Read up on some chaos magick, it seems pretty economical.

----------


## Gazeeboh

It doesn't really matter what you do or how you do it. Not even what you do it with.

All that matters is that you do it and it works. Don't fall prey to the magic consumer market. You don't need to buy wolfsbane for 29.99 (great deal by the way) in order to do some spell you got out of that really expensive grimorie you just bought of of Amazon.com.

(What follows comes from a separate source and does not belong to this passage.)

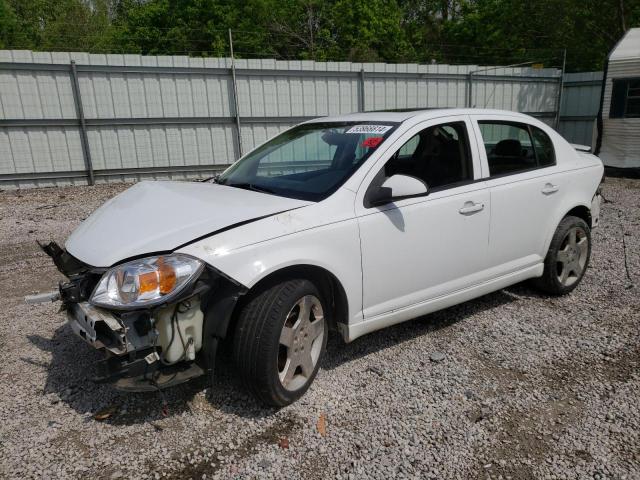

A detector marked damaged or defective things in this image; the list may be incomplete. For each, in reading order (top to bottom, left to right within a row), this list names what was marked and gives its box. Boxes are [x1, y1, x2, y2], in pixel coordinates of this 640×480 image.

Find a system. Plug in. Do magick. Swallow your own tail.

----------


## Vastarien202

Absolutely. I use Sigils for most of my Work, and they have never yet failed me.
You can make really cool looking parchment paper and ink with instant coffee.
I made a scroll-case for mine out of a tin for mashed potatoes! You really don't need tons of expensive stuff to do Magick, but little touches DO make a difference. If you can't afford incence, try burning sugar and powdered cinnimon, or even a cheap air-freshener spray. I've even made offerings of Kool-aid and Gummi worms, and my spell worked perfectly. Basicly, don't lose heart because you don't have cash. This has always been an Art of the have-nots, not the wealthy.

----------


## Veritas_Requiem

In my honest opinion, most of the herbs, candles, etc. used in rituals are unnecessary. Magick is a frame of mind. The herbs, candles, etc. are all just tools used to help you achieve a certain state of focus and to help guide your mind down a certain course of thought. Even the Incantations are just words. This is why the majority of people try magick and see no results. They simply move through the motions and expect that... BOOM.. wish granted. All of those gestures, material objects, incantations, etc. are just a crutch to help beginners reach a certain state. The majority of it is only useful for the symbolism behind it. But if you don't have the particular perspective while performing said rite, its all for nil. Real magick can be performed with nothing but a thought...  :Wink:  (In the right state.) Its all just a road that leads to the destination.

Truth and Wisdom,
~Veritas

----------